Un problème politique et une question juridique.
Le fait de s’en prendre avec une telle violence aux non-vaccinés, c’est-à-dire non seulement celles et ceux qui n’ont pris aucune dose mais également à partir du 15 janvier 2022, celles et ceux qui n’auront pas reçu leur troisième dose elle-même prélude à une quatrième dose dans 3 mois, pose un vrai problème politique et juridique.
Politique : c’est prendre le risque d’une guerre civile entre deux catégories de population. Les discussions sur l’organisation des repas des fêtes de fin d’année en sont l’expression la plus patente.
Juridique : comment assurer l’effectivité des règles ? Prenons le premier ministre au mot et actons la transformation du passe sanitaire en passe vaccinal.
- Premier point, cela signifie, cela a été annoncé, qu’il y aura un renforcement de l’obligation vaccinale pour les soignants avec le risque d’une nouvelle vague de démission. Après, effectivement, le gouvernement a beau jeu à crier au risque d’effondrement de l’hôpital public.

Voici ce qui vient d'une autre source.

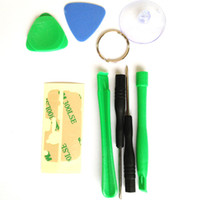 Wholesale cellphone tool kit resale online - 8 in REPAIR PRY KIT OPENING TOOLS FOR cellphone APPLE iphone4 S C S G sets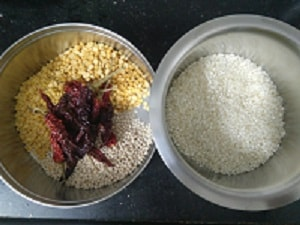 Ingredients for Adai Dosa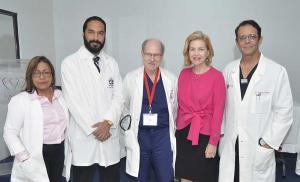 Elaine Garrido, Víctor Cuello, Douglas King, Susana Messina de Caro y Pedro Ureña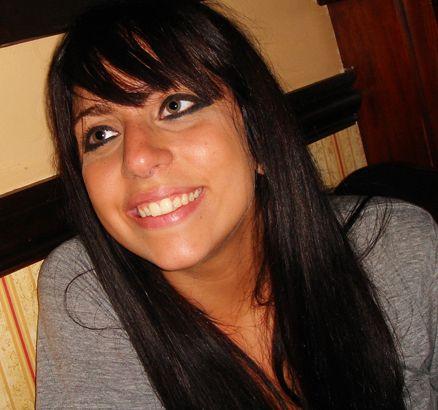 Before Lady Gaga, Stefani Germanotta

- Deuxième point : plus la règle va devenir contraignante, plus nombreux seront les personnes qui préféreront recourir à un faux passe sanitaire. Cela fait partie des logiques sociales. Pour lutter contre cela, le gouvernement envisage de renforcer les contrôles d’identité par des personnes non-habilitées. Bref, progressivement, s’installera un Etat policier car tous les 3 mois, il faudra montrer patte blanche.

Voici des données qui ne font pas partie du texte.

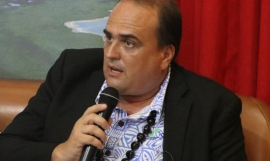 President of Wallis and Futuna, David Vergé.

- Troisième point : le gouvernement va augmenter le montant des sanctions pénales. En l’état actuel, la répression peut déjà être très lourde. Petit problème technique : nous sommes donc en présence de sanctions qui ne peuvent être prononcées que par un tribunal. Il faut imaginer une situation qui pratiquement peut conduire à la saturation des tribunaux ! Là encore, comme pour les hôpitaux, pas sûr que la justice s’en relèvera. Sans compter les problèmes que rencontrera l’Etat pour recouvrer les amendes ou la difficulté d’emprisonner un nombre conséquent de personnes dans un contexte carcéral déjà surchargé.
Autrement dit, plus le gouvernement va s’engager dans la voie de l’obligation vaccinale, plus il va se heurter à des difficultés de mise en œuvre des règles. Bref, de la même manière que certains hôpitaux ont fait le choix de réintégrer les personnels non-vaccinés, le gouvernement n’aura pas d’autre solution que d’envisager une amnistie ou une dépénalisation des manquements.
Ou alors, il faudra envisager des solutions plus radicales : renoncer à la possibilité pour les non-vaccinés de disposer d’un procès, permettre le recouvrement automatique des amendes, renforcer le scoring social et finalement créer des camps pour les non-vaccinés.
En parallèle, il ne faut pas exclure l’explosion sporadiques de violences face au refus d’accès de services aux non-vaccinés.
Les candidats à l’élection présidentielle qui se prononcent en faveur de l’obligation vaccinale et du confinement des non-vaccinés posent donc la question du grand remplacement de l’Etat de droit, déjà singulièrement affaibli par les arrêts du Conseil d’Etat par un Etat policier.